The leaders will continue discussing that step, which could cut into the Kremlin’s energy revenue, and they are expected to direct officials in their countries to work to develop mechanisms to set a global price cap, said a second senior administration official in a briefing with reporters.

“The goal here is to starve Russia, starve Putin of his main source of cash and force down the price of Russian oil to help blunt the impact of Putin’s war at the pump,” the official said.

The U.S. also announced Monday that it will seek to increase the tariff rate of more than 570 groups of Russian products worth approximately $2.3 billion, the second senior administration official said. The proceeds from those tariffs would go directly to assisting Ukraine.

The G-7 leaders also plan to announce expanded sanctions targeting Russian defense capabilities aimed at preventing Russia from replenishing the weapons it is using against Ukraine, the second official said. The leaders already agreed to ban imports of Russian gold, a person familiar with the matter said on Sunday, which is the second largest export for Russia after energy and a source of significant revenue.


There are some signs the pressure from the U.S. and its allies is starting to take a toll on Moscow's finances, with the country defaulting on foreign debt on Sunday for the first time in more than a century after its attempts to pay in its ruble currency were blocked by international sanctions.

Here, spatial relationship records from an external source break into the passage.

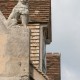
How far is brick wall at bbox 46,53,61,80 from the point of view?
1682 inches

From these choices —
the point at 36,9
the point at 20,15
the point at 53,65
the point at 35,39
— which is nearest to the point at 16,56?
the point at 20,15

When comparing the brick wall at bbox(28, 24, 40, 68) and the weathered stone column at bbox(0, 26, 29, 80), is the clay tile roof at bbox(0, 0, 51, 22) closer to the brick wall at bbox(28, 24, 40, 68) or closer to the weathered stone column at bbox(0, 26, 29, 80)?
the brick wall at bbox(28, 24, 40, 68)

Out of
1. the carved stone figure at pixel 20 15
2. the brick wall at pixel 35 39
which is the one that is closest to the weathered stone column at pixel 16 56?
the carved stone figure at pixel 20 15

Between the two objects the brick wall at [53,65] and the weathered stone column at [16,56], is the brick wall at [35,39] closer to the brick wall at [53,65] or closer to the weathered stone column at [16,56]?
the brick wall at [53,65]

Ahead of his trip, Biden authorized another $450 million in weaponry to be sent to Ukraine, bringing the total U.S. commitment to $6.1 billion since the start of the war.

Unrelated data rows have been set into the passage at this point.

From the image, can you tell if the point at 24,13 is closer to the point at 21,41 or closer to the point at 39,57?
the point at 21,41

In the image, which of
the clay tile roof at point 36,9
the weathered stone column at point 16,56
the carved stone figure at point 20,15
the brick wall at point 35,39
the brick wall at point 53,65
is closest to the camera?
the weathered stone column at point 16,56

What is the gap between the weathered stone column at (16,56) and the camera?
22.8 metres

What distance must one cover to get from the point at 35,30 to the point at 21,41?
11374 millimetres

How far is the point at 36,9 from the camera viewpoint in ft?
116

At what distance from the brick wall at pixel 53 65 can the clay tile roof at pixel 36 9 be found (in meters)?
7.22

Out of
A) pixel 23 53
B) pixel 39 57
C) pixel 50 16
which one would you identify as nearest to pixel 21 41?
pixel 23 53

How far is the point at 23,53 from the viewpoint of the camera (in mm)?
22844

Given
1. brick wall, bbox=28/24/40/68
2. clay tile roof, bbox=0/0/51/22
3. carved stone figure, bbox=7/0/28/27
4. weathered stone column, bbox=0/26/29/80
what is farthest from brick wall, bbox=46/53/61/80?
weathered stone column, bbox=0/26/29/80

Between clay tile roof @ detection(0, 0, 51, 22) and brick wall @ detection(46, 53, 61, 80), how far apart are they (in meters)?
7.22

Zelenskyy is also scheduled to speak virtually to the NATO summit in Madrid later this week where leaders plan to announce new force posture commitments to strengthen the alliance’s defense and deter Russia from invading NATO member countries.

The leaders of France, Germany and Italy offered a show of unity for Zelenskyy last month when they made a joint visit to Kyiv and vowed to back Ukraine’s candidacy to join the European Union. Biden has said he doesn’t plan to travel to Ukraine during his swing through Europe this week, making him one of the few G-7 leaders yet to visit the country.

The president said that whether or not he traveled there would depend on “a lot of things relating to whether or not it causes more difficulty for the Ukrainians, whether it distracts from what’s going on.”

Last week Ukrainian forces were forced to retreat from the key eastern city of Sievierodonetsk after weeks of bombardment and battles with invading Russian forces, a local official said Friday, leaving the city of Lysychansk as the only barrier between Russia taking full control of half of Ukraine’s industrial heartland.